Kutipan Halaman
——

DJADIN MEDIA– Peringatan Hari Tani Nasional yang jatuh pada 24 September 2025 dipastikan berlangsung panas. Sekitar 25 ribu petani dari berbagai daerah akan turun ke jalan, sebagian besar menuju ibu kota Jakarta, untuk menuntut pemerintah menuntaskan krisis agraria yang dianggap semakin parah. Aksi ini bukan sekadar perayaan simbolik, melainkan bentuk kemarahan rakyat terhadap mandeknya reforma agraria sejak 65 tahun Undang-Undang Pokok Agraria (UUPA) 1960 disahkan.
Sekjen Konsorsium Pembaruan Agraria (KPA), Dewi Kartika, menjelaskan bahwa ribuan petani akan menyampaikan sembilan tuntutan perbaikan atas 24 masalah struktural agraria yang selama ini diabaikan negara. Menurutnya, persoalan ini bukan hanya soal lahan, tetapi menyangkut masa depan jutaan keluarga petani, nelayan, hingga masyarakat adat. “65 tahun sudah UUPA lahir, tapi sampai hari ini pemerintah masih gagal menjalankan agenda reforma agraria sejati,” ujarnya dalam konferensi pers di Jakarta, Minggu (21/9/2025).
Aksi di Jakarta akan dipusatkan di depan Gedung DPR RI, diikuti petani dari Jawa Barat dan Banten. Mereka tergabung dalam berbagai organisasi seperti Serikat Petani Pasundan, Serikat Petani Majalengka, Serikat Pekerja Tani Karawang, Pemersatu Petani Cianjur, hingga Pergerakan Petani Banten. Di luar Jakarta, ribuan petani juga menggelar aksi serentak di Aceh Utara, Medan, Palembang, Jambi, Bandar Lampung, Semarang, Blitar, Jember, Makassar, Palu, Sikka, Kupang, dan Manado.
Isu yang diangkat petani bukan main-main. Abay Haetami, Ketua Pergerakan Petani Banten, mengungkapkan bahwa banyak petani di wilayahnya menghadapi konflik tanah dengan aparat militer yang atas nama ketahanan pangan mengambil alih lahan rakyat. Pohon dan tanaman yang sudah puluhan tahun menjadi sumber ekonomi keluarga dihancurkan, diganti dengan tanaman komoditas jagung. Bahkan nelayan di pesisir Ujung Kulon dilarang berlindung di pulau saat cuaca buruk dan malah dituduh sebagai pencuri.

——

Data Berikut
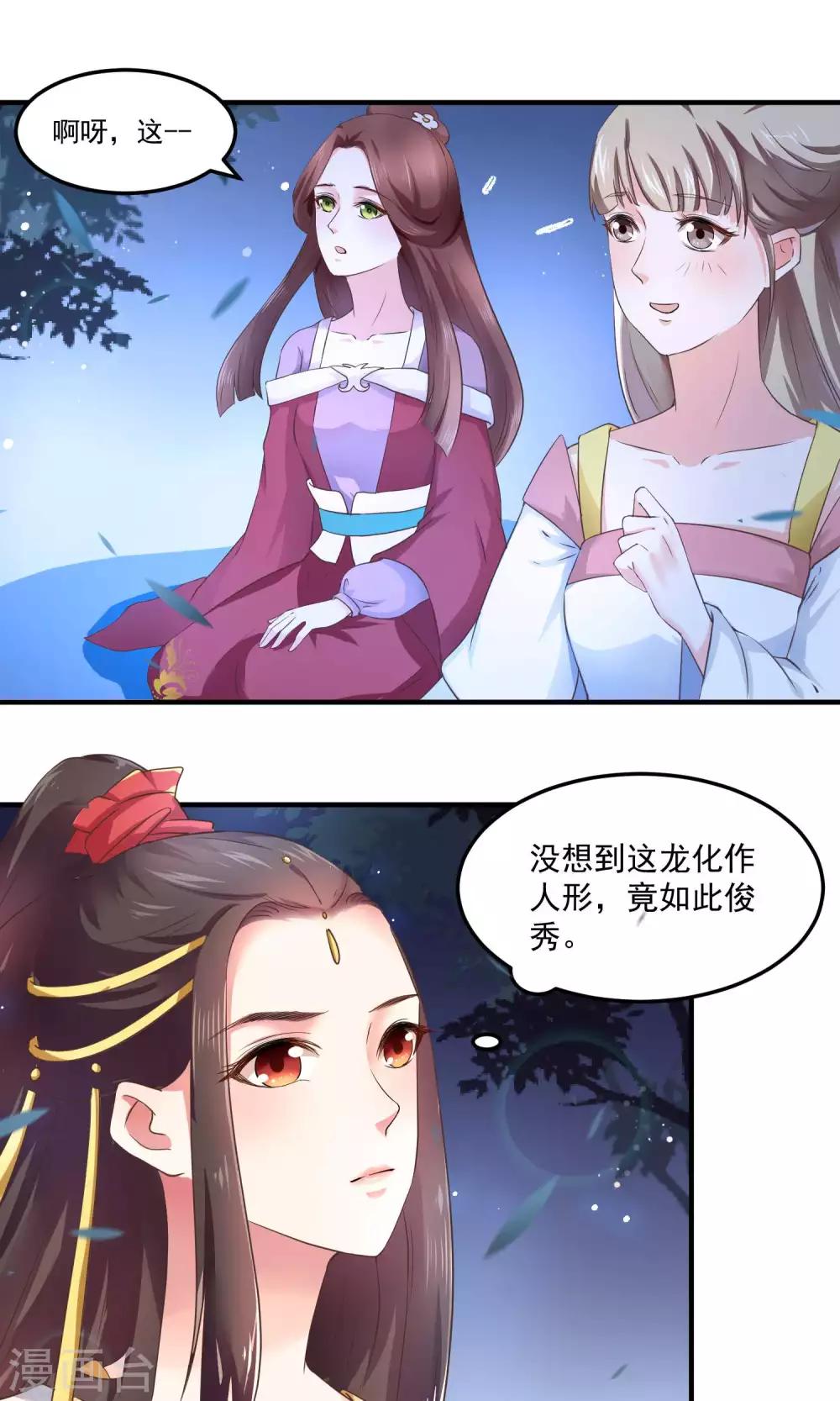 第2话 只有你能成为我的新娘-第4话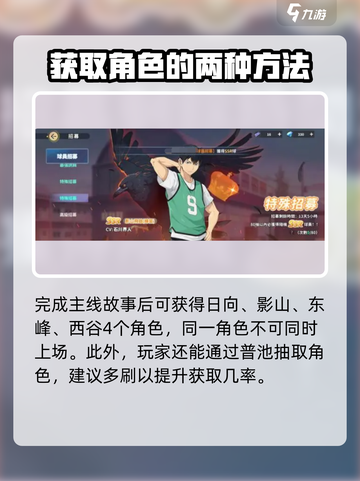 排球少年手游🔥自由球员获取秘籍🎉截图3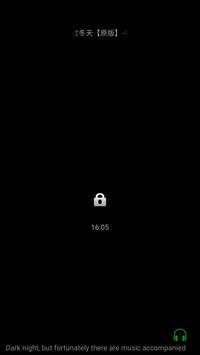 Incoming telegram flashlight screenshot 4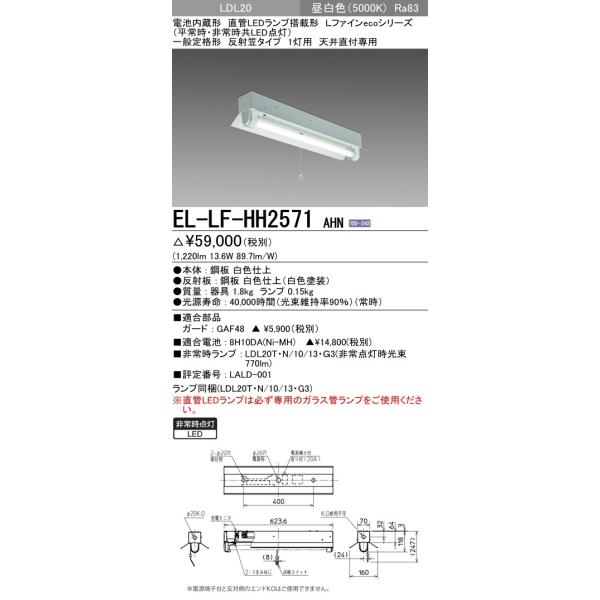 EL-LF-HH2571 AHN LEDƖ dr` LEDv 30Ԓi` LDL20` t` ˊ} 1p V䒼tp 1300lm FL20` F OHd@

——

Telaah Materi
[1] Ringkaslah artikel tentang Hari Tani Nasional dalam dua kalimat.
[2] Ubahlah paragraf artikel tentang Hari Tani Nasional yang diawali dengan "Aksi di Jakarta akan dipusatkan" menjadi daftar berbutir tanpa menghilangkan fakta pokoknya.
[3] Teruskan artikel tentang Hari Tani Nasional mulai dari kalimat terakhirnya.

Jawaban Tugas
[1] Pada peringatan Hari Tani Nasional 24 September 2025, sekitar 25 ribu petani dari berbagai daerah akan turun ke jalan, sebagian besar menuju Jakarta, untuk menuntut pemerintah menuntaskan krisis agraria. Menurut Sekjen KPA Dewi Kartika, mereka akan menyampaikan sembilan tuntutan atas 24 masalah struktural agraria, sementara di Banten para petani menghadapi konflik tanah dengan aparat militer yang mengambil alih lahan rakyat atas nama ketahanan pangan.

[2]
- Lokasi aksi di Jakarta: depan Gedung DPR RI, diikuti petani dari Jawa Barat dan Banten.
- Organisasi peserta: Serikat Petani Pasundan, Serikat Petani Majalengka, Serikat Pekerja Tani Karawang, Pemersatu Petani Cianjur, dan Pergerakan Petani Banten.
- Aksi serentak di luar Jakarta: Aceh Utara, Medan, Palembang, Jambi, Bandar Lampung, Semarang, Blitar, Jember, Makassar, Palu, Sikka, Kupang, dan Manado.

[3]
Kekecewaan serupa datang dari generasi muda petani. May Putri Evitasari dari Paguyuban Petani Aryo Blitar menegaskan bahwa aksi kali ini juga menjadi panggung perlawanan generasi muda desa. Mereka menuntut redistribusi lahan pertanian dan kepastian status kepemilikan tanah. “Tanah orangtua kami habis, pendidikan sulit kami akses, akhirnya banyak yang terpaksa bekerja ke kota atau ke luar negeri jadi TKW. Ini bukan pilihan, tapi keterpaksaan,” ungkapnya.
Di Karawang, yang dulu dikenal sebagai lumbung padi nasional, lahan pertanian justru semakin tergerus oleh proyek investasi. Rangga Wijaya dari Serikat Pekerja Tani Karawang menyebut ribuan petani kehilangan sumber hidupnya akibat pembangunan kawasan industri. “Karawang kini bukan lagi kota lumbung padi, tapi kota investasi yang mengorbankan petani,” tegasnya.
Situasi ini diperburuk oleh brutalitas aparat di lapangan. Dhio Dhani Shineba, anggota Dewan Nasional KPA, menyebut tren kekerasan polisi dan militer dalam menghadapi aksi petani terus meningkat. Selama 31 tahun KPA berdiri, konflik agraria terus berulang tanpa ada penyelesaian berarti.
KPA menyoroti kegagalan Gugus Tugas Reforma Agraria (GTRA) yang dibentuk era Presiden Jokowi. Alih-alih menyelesaikan persoalan, GTRA dianggap hanya menghabiskan anggaran untuk rapat tanpa hasil nyata. Dewi Kartika membeberkan data bahwa satu persen kelompok elit di Indonesia menguasai 58 persen tanah, kekayaan alam, dan sumber produksi, sementara 99 persen sisanya harus berebut lahan sempit. Akibatnya, antara 2015 hingga 2024 saja, terjadi 3.234 konflik agraria yang mencakup 7,4 juta hektare lahan, mengorbankan 1,8 juta keluarga yang kehilangan tanah dan penghidupan.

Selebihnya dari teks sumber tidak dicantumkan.